On top of that, throughout the year, we also featured many pathogenic bacteria and virus, and their diversity readily dwarfs the diversity found in the eukaryotes. With the use of new technology such as metagenomics, we have only begun to scratch the surface of their mind-boggling diversity. For this blog, we have looked beyond the traditional definition of a "parasite" to also included phytophagous insects (which technically are merely insects that are parasitic on plants rather than animals), and animals which have some aspect of "parasitism" to their life-style, such as brood parasites and kleptoparasites.

The Year 2010 was named as the "International Year of Biodiversity" and this blog was our attempt at showing the amazing, cool, and sometimes gross diversity just in parasitic organisms. But, we have barely scratched the tip of the iceberg with this blog and if this iceberg represents all the species which have been described, then it is merely a small chunk from a much greater ice sheet. Any study of biodiversity that does not take parasites into account will be ignoring the elephant in the room...or should I say the lively colony of critters living in and on the elephant?

We hope that you have enjoyed your daily dose of parasites throughout 2010. We'll continue to add other posts on cool and new and interesting parasites, so please follow the blog if you want to be alerted when these are added.

Finally, a big thank you to the more than two dozen people who contributed over the year and a HUGE thank you to all of you for reading this, sharing this, and giving us your comments and questions.

References:

Cribb, T. H. 1998. The diversity of the Digenea of Australian animals. International Journal for Parasitology 28: 899-911.
Randhawa, H.S. and Poulin, R. 2010. Determinants of tapeworm species richness in elasmobranch fishes: untangling environmental and phylogenetic influences. Ecography 33: 866-877.

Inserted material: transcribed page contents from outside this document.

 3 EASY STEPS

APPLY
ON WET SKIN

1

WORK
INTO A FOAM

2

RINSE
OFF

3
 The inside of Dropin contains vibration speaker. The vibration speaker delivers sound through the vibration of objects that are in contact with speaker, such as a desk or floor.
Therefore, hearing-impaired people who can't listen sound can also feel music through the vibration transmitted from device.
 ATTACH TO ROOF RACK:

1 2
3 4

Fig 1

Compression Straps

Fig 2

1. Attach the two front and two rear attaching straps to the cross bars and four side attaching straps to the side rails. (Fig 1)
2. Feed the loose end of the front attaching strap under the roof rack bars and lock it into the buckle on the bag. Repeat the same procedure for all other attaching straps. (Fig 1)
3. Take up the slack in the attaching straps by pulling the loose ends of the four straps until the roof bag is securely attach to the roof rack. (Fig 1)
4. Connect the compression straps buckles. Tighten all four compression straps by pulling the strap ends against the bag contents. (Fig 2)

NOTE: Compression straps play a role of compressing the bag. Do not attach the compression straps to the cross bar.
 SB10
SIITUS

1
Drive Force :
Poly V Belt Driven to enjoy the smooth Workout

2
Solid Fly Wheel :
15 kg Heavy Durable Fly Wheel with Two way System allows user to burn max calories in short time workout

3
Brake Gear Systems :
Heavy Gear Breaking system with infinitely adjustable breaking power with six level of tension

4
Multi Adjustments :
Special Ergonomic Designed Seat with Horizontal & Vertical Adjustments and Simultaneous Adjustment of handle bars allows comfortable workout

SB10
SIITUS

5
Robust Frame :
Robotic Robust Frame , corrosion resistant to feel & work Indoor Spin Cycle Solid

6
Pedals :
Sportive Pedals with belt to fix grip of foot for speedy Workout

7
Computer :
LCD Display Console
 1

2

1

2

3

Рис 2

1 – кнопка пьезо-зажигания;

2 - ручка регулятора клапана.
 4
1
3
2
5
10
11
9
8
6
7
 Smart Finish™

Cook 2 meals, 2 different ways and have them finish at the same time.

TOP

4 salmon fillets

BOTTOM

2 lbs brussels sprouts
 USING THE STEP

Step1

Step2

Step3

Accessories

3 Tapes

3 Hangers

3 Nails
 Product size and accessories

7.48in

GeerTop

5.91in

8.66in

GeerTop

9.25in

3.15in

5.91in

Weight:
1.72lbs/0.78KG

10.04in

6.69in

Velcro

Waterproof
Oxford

Whittington, I.D. 1998. Diversity "down under": monogeneans in the Antipodes (Australia) wih a prediction of monogenean biodiversity worldwide. International Journal for Parasitology 28: 1481-1493.

-- By Tommy Leung and Susan Perkins

December 31 - Guignardia bidwellii

As you raise your glass of champagne tonight and toast this wonderful year of biodiversity, don't forget the parasites. And, to help you remember, today's parasite is after the grapes cultivated for wine. Guignardia bidwellii is a species of ascomycetous fungus that causes a disease called "Black rot" in many varieties of grapes in North America and now Europe, South America, and Asia as well. The vectors of this disease are not mosquitoes nor plant bugs, but rather raindrops, which splash the infective spores onto uninfected plants. Infection of the fruits will cause the grapes to shrivel up into what are known in the industry as "mummies" and these can serve as a good place for the fungus to overwinter.